The complexity of the subplots complements the main plot's structural principle that makes King Lear stand out from other Shakespeare's tragedies. For instance, the play plot is structured in a parallel form where events taking place in King Lear's family almost concur with those taking place in Gloucester's family (McNeir). The issue of family betrayal, hunger for power, and hypocrisy have been deeply highlight in the subplots (McFarland). For example, in the first half of the performance, the events in King Lear's family plots precede the events of Gloucester's family subplot (McNeir). That is, Goneril and Regan reveal their hypocrisy in the love-test that depicts King Lear's unwise division of the kingdom (I.i.56-78) and their malice toward the end of the first scene (286-312). Almost Immediately, Edmund, on the other hand, reveals his malevolence by declaring his devotion to Nature, yet he resolves to undermine his brother and their father (McNeir). As an opportunist, Edmund begins humbly by just aspiring his brother's land. However, later in the play, his ambitions grow to now owning the kingdom (McNeir).

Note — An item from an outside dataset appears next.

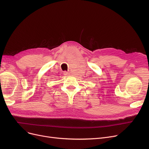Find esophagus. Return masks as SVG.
I'll use <instances>...</instances> for the list:
<instances>
[{"mask_svg":"<svg viewBox=\"0 0 149 149\" xmlns=\"http://www.w3.org/2000/svg\"><path fill=\"white\" fill-rule=\"evenodd\" d=\"M63 74H64V75H68V74H69V73H68V72H66V71H64Z\"/></svg>","mask_w":149,"mask_h":149,"instance_id":"34e87169","label":"esophagus"}]
</instances>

Edmund is successful in making Gloucester disown her son Edgar. Similarly, Lear also disowns his daughter Cordelia. It turns out to be Ironical, however, that the 'cursed' ones - including Kent, become the saviors of both Gloucester and King Lear. King Lear's plotting involves an image of the family circle that is neither unique nor flamboyant (McFarland). King Lear's pain and that of Gloucester depict the suffering, outrage, and grief experienced by every parent because of their children hypocrisy, greed, jealous of their siblings (McFarland). King Lear play presents mutual destruction as both psychologically and painfully realistic, and a representation of a realm of experience ignored by most parents (Skura).
In conclusion, like the antagonist of a story, the protagonist plays a significant role in creating a contrast, balance, and counter themes of a given scene, act, or the general mood of the story. Shakespeare is praised for using such a style in most of his literature works. Nevertheless, King Lear's use of the Villains, have played a vital role in highlighting the evils within the society. While the majority of the modern societies think of the evils coming from strangers, the play proves beyond doubt that he who is nearest is likely to be the enemy. Luckily, despite their success in whatever evil plans they have, the destiny is always destroyed by their greed. No matter what the future holds, there no time evil will outdo good, but casualties will always be there.
Alulis, Joseph, and Vickie Sullivan. "King Lear: The Tragic Disjunction of Wisdom and Power." Shakespearean Criticism (2007): 189-207. Critical essay.
McFarland, Thomas. "The Image of the Family in King Lear." Shakespearean Criticism 73 (2003).
McNeir, Waldo F. "The Role of Edmund in King Lear." Studies in English Literature, 1500-1900 8.2 (1968): 187-216.
Sentov, Ana. "Unnatural hags: Shakespeare's Evil Woman in Titus Sndronicus, King Lear and Macbeth." The European English Messenger 23.1 (2014).
Shakespeare, William. King Lear. Global Grey, 1606.
Skura, Meredith. "Dragon Fathers and Unnatural Children: Warring Generations in King Lear and Its Sources." (n.d.).